Louisiana’s expected deficit for last year is driven at least partially by people and businesses cashing in on more tax refunds and credits than anticipated, Gov. Bobby Jindal’s chief budget adviser tells The Associated Press.
Commissioner of Administration Kristy Nichols says it’s likely the state closed the books on the last budget year in the red. But she said the numbers aren’t complete, and she wouldn’t release any details about how large she expects the gap to be in the 2014-15 fiscal year that ended June 30.
House Speaker Chuck Kleckley and House Appropriations Committee Chairman Jim Fannin have both said they’ve been told by the Jindal administration that the state ended last year with a deficit. Among the causes, Nichols says tax credit and refund filings are higher than expected, particularly in the film tax credit program.
“The largest issue that we’re working to finalize is just the general accounting of everything and how the tax refunds play into that number,” she says.

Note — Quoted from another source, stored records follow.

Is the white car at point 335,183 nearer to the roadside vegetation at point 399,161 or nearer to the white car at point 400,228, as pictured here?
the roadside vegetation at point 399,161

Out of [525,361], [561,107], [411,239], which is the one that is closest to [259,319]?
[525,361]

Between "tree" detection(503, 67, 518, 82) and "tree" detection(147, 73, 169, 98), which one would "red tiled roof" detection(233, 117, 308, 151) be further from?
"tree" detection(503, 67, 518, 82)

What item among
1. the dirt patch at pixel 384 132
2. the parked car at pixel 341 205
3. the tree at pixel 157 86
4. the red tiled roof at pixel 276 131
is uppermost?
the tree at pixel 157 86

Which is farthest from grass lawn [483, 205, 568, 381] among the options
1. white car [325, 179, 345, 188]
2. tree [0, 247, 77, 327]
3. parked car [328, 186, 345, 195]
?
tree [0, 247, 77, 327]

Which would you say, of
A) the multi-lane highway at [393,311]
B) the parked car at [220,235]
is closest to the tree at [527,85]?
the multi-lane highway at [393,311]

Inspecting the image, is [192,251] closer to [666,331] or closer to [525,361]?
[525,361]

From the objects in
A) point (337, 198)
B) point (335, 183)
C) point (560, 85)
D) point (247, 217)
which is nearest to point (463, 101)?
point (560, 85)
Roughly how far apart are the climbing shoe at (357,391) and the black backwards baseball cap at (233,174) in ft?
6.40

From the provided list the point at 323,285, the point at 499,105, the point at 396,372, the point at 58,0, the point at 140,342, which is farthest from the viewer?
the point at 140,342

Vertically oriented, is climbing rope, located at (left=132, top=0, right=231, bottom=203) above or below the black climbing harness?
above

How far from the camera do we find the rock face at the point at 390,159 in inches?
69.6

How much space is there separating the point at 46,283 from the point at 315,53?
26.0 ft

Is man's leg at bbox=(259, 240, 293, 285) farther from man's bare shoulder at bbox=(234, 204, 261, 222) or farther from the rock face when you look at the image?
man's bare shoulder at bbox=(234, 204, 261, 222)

Lawmakers enacted a new cap on the film tax credits in the current budget year to help close a massive shortfall and protect public colleges and health care services from steep cuts. A maximum of $180 million in film tax credits can be cashed in annually. The cap kicked in July 1 and expires after three years.
Nichols says it’s likely people filed for film credits earlier than usual to ensure they could use them, rather than risk running into problems with the cap.
The Jindal administration will disclose the size of the deficit in mid-October, at a meeting of the joint House and Senate budget committee. Treasurer John Kennedy says his office has done preliminary estimates that suggest the shortfall will top $100 million. Auditors will comb through the figure, with a final number not expected until January.